» **Supplied passage**
= Beginning of Section =

18 SaaS Product Marketing Examples for Driving Acquisition, Retention, and Expansion in 2026
SaaS product marketing has gotten more expensive as customer acquisition costs rise, with the median SaaS company now spending $2 for every $1 of new customer ARR it wins. The bottom quartile of companies spend even more at $2.82 in CAC per $1 of ARR gained. Retention and expansion stop being optional at these LTV:CAC ratios because high churn can quickly make your acquisition channels unsustainable. Davidson Otoru, General Partner at Nubia Capital, doesn’t mince words with the reality of what higher acquisition costs mean for the industry:
“Customer Acquisition Cost (CAC) isn’t just a marketing metric. It is a survival metric. Too many early-stage startups celebrate every new customer without realizing what it actually cost to win them. But if you spend $300 to get a customer, and they only bring in $200 over their lifetime, you’re not growing, you’re bleeding.”
This guide will give you a curated tour of 18 product marketing examples from successful SaaS companies, spanning the entire customer journey from acquisition and onboarding to retention and expansion.

= End of Section =

» **Source data**
= Beginning of Section =

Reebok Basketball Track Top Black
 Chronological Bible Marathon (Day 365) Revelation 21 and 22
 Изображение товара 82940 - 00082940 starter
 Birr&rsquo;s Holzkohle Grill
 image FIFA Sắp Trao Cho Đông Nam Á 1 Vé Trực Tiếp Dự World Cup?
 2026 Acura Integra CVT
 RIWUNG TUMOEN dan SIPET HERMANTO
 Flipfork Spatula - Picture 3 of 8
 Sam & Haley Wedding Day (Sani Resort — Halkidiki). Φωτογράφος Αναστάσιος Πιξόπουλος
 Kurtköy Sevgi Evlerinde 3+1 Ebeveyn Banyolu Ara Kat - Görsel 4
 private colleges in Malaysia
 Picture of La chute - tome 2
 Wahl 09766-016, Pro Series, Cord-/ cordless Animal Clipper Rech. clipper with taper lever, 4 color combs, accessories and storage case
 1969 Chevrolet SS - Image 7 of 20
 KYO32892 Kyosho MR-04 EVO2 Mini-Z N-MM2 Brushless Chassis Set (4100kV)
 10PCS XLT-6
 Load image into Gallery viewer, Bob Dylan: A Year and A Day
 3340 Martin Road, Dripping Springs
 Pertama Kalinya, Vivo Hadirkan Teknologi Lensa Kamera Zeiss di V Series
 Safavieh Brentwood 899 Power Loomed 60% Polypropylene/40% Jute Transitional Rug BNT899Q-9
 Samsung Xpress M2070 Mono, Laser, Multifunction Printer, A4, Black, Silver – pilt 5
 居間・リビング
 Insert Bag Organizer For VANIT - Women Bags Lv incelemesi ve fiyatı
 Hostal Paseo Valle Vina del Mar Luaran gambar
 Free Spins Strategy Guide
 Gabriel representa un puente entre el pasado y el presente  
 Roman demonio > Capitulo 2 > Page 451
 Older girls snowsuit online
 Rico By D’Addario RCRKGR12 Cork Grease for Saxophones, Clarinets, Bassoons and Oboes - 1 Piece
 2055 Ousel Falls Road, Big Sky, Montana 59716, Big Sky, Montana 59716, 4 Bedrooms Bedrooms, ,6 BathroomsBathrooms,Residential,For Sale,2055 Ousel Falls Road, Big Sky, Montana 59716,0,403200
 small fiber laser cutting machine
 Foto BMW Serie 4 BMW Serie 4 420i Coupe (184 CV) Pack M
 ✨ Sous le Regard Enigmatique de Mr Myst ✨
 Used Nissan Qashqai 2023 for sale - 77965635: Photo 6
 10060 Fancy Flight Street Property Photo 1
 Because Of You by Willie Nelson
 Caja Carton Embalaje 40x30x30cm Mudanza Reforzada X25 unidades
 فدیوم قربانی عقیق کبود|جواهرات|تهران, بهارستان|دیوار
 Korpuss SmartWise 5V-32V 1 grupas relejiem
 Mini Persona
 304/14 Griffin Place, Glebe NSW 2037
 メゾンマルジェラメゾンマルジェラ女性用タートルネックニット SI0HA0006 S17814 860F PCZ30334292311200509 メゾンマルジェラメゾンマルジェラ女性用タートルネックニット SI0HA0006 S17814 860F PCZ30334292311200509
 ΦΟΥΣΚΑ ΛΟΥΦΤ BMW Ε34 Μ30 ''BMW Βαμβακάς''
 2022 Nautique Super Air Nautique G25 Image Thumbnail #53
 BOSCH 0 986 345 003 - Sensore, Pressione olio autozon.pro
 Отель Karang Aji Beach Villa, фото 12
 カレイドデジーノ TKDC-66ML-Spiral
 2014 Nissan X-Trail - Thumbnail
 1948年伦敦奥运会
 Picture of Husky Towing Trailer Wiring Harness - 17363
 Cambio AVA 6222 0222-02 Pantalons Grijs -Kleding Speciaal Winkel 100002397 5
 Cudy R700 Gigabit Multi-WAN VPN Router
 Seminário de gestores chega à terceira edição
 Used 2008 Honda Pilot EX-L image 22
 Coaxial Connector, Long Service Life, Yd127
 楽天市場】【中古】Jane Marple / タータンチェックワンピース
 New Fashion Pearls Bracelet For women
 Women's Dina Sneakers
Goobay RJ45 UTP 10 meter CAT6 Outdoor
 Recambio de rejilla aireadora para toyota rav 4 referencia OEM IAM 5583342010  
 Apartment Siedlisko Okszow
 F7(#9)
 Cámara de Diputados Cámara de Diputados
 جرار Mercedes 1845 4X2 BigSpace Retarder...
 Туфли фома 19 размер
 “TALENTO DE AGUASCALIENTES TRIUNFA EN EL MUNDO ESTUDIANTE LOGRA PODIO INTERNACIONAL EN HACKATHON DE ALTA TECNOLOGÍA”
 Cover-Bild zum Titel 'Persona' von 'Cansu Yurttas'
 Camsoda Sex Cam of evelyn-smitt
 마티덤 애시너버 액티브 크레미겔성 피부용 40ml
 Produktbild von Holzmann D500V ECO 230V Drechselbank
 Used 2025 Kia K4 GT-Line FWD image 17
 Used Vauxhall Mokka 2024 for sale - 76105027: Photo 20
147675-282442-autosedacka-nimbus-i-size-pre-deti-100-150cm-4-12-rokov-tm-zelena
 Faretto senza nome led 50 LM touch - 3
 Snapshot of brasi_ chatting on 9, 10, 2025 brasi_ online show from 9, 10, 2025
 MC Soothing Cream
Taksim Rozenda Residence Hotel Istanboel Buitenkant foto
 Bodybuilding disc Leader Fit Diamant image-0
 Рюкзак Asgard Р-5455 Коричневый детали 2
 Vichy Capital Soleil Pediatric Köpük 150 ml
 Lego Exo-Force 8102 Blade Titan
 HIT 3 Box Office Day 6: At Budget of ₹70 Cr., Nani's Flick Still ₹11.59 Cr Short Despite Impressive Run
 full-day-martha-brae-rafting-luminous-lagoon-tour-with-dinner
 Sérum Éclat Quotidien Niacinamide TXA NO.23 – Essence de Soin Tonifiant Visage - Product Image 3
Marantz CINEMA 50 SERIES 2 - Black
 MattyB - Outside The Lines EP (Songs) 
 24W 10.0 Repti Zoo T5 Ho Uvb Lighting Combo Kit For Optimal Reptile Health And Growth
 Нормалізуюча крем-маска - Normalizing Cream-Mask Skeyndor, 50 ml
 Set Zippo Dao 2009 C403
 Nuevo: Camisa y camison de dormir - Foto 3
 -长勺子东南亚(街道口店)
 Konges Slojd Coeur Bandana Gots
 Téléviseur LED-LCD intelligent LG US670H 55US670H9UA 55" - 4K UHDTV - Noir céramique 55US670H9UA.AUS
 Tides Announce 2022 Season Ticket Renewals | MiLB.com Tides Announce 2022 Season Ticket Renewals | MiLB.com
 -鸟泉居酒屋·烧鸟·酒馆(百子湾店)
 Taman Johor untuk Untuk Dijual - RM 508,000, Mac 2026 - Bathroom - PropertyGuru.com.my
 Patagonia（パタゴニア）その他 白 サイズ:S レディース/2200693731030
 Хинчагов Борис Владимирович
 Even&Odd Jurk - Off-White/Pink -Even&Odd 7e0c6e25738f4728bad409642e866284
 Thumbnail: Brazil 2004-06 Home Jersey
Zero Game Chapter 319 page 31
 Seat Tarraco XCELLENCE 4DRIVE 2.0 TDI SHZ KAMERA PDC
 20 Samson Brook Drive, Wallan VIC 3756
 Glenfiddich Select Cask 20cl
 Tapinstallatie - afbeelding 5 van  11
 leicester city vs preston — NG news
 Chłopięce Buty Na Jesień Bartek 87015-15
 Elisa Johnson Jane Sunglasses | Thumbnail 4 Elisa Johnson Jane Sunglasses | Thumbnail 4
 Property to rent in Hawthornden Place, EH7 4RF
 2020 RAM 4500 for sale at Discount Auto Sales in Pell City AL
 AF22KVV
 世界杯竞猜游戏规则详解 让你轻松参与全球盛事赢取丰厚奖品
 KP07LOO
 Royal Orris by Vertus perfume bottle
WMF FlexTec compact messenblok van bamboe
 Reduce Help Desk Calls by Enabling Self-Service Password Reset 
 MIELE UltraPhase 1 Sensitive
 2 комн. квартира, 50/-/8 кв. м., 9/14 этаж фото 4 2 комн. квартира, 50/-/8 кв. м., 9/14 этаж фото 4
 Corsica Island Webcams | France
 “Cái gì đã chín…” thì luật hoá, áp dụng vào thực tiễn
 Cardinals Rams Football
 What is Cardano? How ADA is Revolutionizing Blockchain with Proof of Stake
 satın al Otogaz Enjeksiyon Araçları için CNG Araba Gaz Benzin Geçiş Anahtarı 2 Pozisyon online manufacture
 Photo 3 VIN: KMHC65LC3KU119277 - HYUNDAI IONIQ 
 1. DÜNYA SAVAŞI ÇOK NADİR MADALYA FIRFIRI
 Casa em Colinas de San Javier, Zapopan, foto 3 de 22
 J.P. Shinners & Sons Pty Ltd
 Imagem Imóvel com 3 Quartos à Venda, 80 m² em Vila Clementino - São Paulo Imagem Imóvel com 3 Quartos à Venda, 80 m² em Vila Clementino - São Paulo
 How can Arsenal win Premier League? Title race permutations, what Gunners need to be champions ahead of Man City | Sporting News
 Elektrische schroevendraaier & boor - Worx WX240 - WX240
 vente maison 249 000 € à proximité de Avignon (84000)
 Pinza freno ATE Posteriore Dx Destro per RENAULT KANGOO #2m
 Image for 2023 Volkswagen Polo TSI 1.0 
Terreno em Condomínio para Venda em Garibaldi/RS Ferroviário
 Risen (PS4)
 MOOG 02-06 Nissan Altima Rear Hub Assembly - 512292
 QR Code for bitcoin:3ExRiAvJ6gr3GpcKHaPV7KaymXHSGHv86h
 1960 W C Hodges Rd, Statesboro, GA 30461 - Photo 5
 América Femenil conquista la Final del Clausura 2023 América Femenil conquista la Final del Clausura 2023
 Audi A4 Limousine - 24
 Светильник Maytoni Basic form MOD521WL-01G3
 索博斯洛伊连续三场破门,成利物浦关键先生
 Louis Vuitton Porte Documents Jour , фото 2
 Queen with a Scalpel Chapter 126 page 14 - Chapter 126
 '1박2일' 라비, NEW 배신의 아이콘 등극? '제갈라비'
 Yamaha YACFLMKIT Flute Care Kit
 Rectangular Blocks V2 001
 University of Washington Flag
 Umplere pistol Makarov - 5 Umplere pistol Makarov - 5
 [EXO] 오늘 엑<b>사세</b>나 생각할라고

= End of Section =

» **Work instruction A**
List the stages of the customer journey that the SaaS marketing introduction says its examples cover.
» **Work instruction B**
In the SaaS marketing introduction, what position does Davidson Otoru hold?
» **Work instruction C**
Reproduce the SaaS marketing introduction between "This guide will" and "retention and expansion.", inclusive.

» **Output A**
Acquisition, onboarding, retention, and expansion.

» **Output B**
He is General Partner at Nubia Capital.

» **Output C**
This guide will give you a curated tour of 18 product marketing examples from successful SaaS companies, spanning the entire customer journey from acquisition and onboarding to retention and expansion.